Les deux Luscombe descendaient derrière lui. Il les attendit. Ils s'arrêtèrent à quelques mètres de lui.
— Allez-vous-en !
Gil secoua la tête et désigna sa sœur du regard comme pour expliquer que c'était elle qui désirait continuer et qu'il se sentait, en conséquence, tenu de l'accompagner.
— Retournez ! répéta Lee en portant la main à son colt.
Ils se contentèrent de le regarder fixement.
— Par le sang du Christ ! J'ai affaire à des fous ou à des idiots ! Ne comptez pas sur moi pour vous conduire à travers ces plaines maudites !
— Rien ne vous y oblige, dit Leila.
— Mais vous ne pouvez pas nous empêcher de vous suivre, dit Gil.
En voyant l'expression obstinée peinte sur ces deux visages, il comprit que rien n'ébranlerait leur résolution. Sans rien ajouter, il se détourna et reprit les rênes du louvet qu'il enroula autour de son bras gauche.
L'interminable marche commença…
Tard dans l'après-midi, il fut le jouet d'un mirage : au loin, miroitait une nappe d'eau bleutée, qui n'était en réalité qu'un ancien lac salé dont la surface réfléchissait les rayons du soleil.

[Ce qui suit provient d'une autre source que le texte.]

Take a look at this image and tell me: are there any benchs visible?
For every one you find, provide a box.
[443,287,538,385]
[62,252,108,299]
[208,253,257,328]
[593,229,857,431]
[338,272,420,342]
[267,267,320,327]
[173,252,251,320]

Un artifice parmi tant d'autres qu'utilisait le diable pour abuser les voyageurs égarés sur cette route de l'enfer.
Lorsque le soleil disparut enfin derrière les montagnes à l'ouest, Lee avait épuisé sa provision d'eau. Très vite la nuit tomba sur le llano. Soudain le louvet dressa la tête et poussa un hennissement plaintif. Parvenu en haut d'une longue côte, Lee discerna un peu plus bas l'entaille sombre d'un canyon peu profond. Il s'y dirigea et s'y engagea, prêtant l'oreille aux bruits du soir.
De nouveau le louvet se mit à hennir. En se retournant pour l'inciter à plus de discrétion, Lee heurta durement une paroi. Il s'efforça en tâtonnant de déterminer s'il s'agissait d'un mur construit de la main de l'homme ou d'une formation naturelle. Il le longea, atteignit l'un des angles et fut enfin à même de distinguer dans l'obscurité des formes rectangulaires ordonnées selon un agencement plus ou moins régulier. D'une tape sur la croupe, il fit prendre les devants au cheval, non sans s'être au préalable muni de sa Winchester.
À pas feutrés, il continua son chemin dans les ténèbres, guidé seulement par le bruit sourd des sabots de sa monture. L'animal bifurqua sur sa droite et entreprit de gravir une pente douce. Lee allongea le pas en dépit de la prudence innée dont il témoignait d'ordinaire en entrant dans un pays hostile.
— Où es-tu passé ? dit-il d'une voix fêlée.
Le cheval répondit par un hennissement et il put enfin le discerner, un peu plus loin, jambes écartées et tête pendante.
— Oh ! Dieu ! pensa-t-il, angoissé. Il n'y a pas d'eau !
Quelques instants plus tard, il s'enfonçait jusqu'aux genoux dans la mare qu'il n'avait pas vue.